As the king's banker and main purveyor to the royal court, Boner became one of the wealthiest men in Europe of his times. Among other deeds, he was able to recover the royal treasury from the verge of bankruptcy, having strengthened it with roughly 200,000 Red złoty, an incredible sum for 15th century standards. He bought off the Royal properties for debts, among them the entire area of Spisz (for 12,000 Red złoty from Jordan of Zakliczyn), the town of Oświęcim and Ruthenian salt mines (for 14,000 Red złoty from Stanisław Kościelski) and a number of royal towns (including Sieradz, Gostynin, Radom, Sochaczew, Piotrków, Drohobycz, Rabsztyn, Głuchów, Tuchola, Nowy Sącz, Inowrocław and others).

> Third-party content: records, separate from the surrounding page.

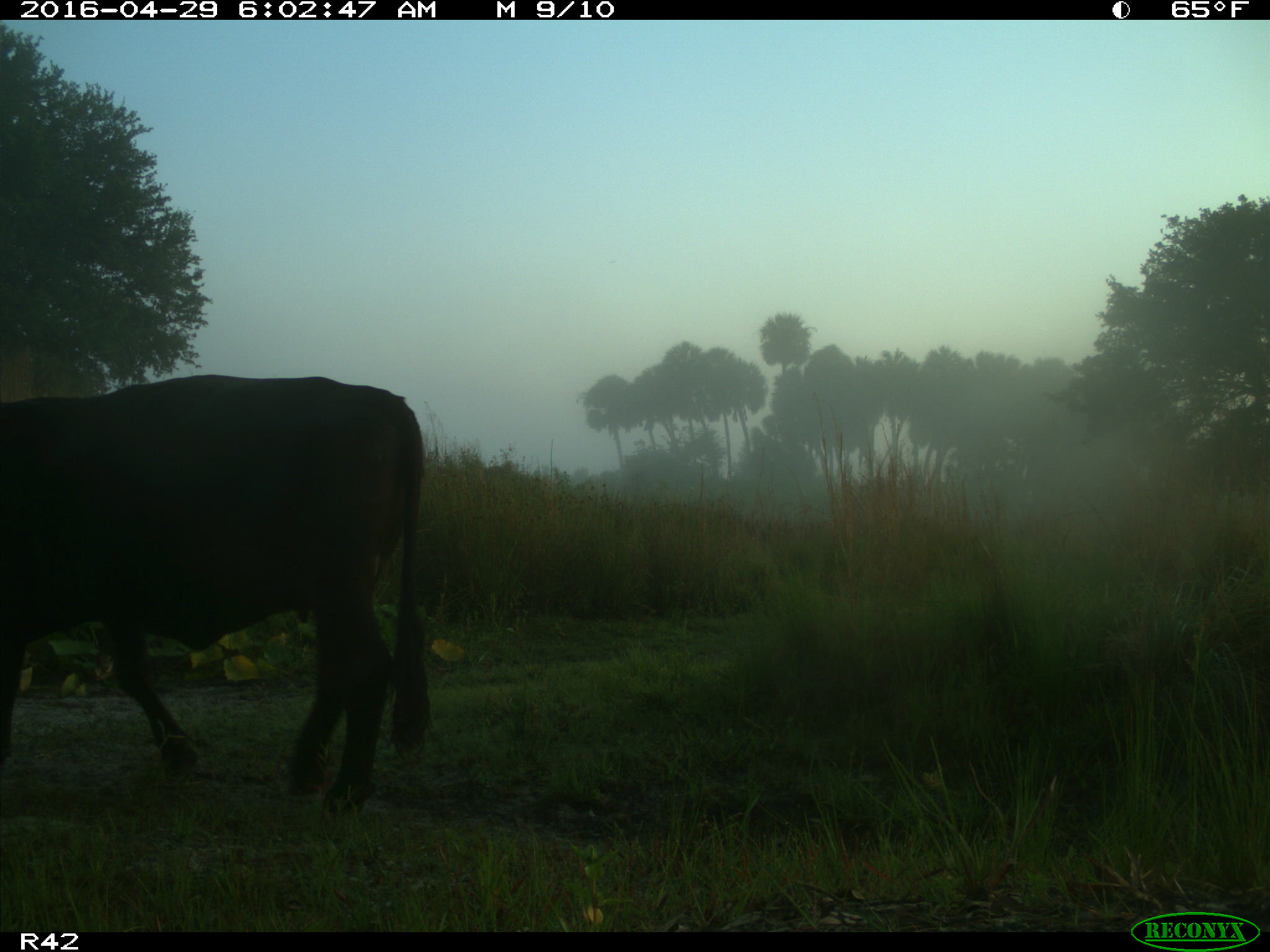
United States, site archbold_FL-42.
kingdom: Animalia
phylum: Chordata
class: Mammalia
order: Artiodactyla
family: Bovidae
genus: Bos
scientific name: Bos taurus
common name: domestic cow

In 1515, he became the manager of the Wieliczka salt mine, one of the most profitable enterprises of the epoch, from which a large part of the Poland's income was drawn. He also received the castles of Ojców and Rabsztyn as his private property. In 1522, he also became the royal governor of Kraków.

Among his most notable successes was a division of the treasury between state and royal treasuries, an arrangement that survived until the Partitions of Poland in the late 18th century. He served as financier to the King of Poland, and acted as a representative for handling money paid to buy indulgences in Poland. He was a patron of German and Italian scholars and artists.

He died in 1523 in Breslau, during a business trip.

He is featured in Jan Matejko's painting The Hanging of the Sigismund Bell.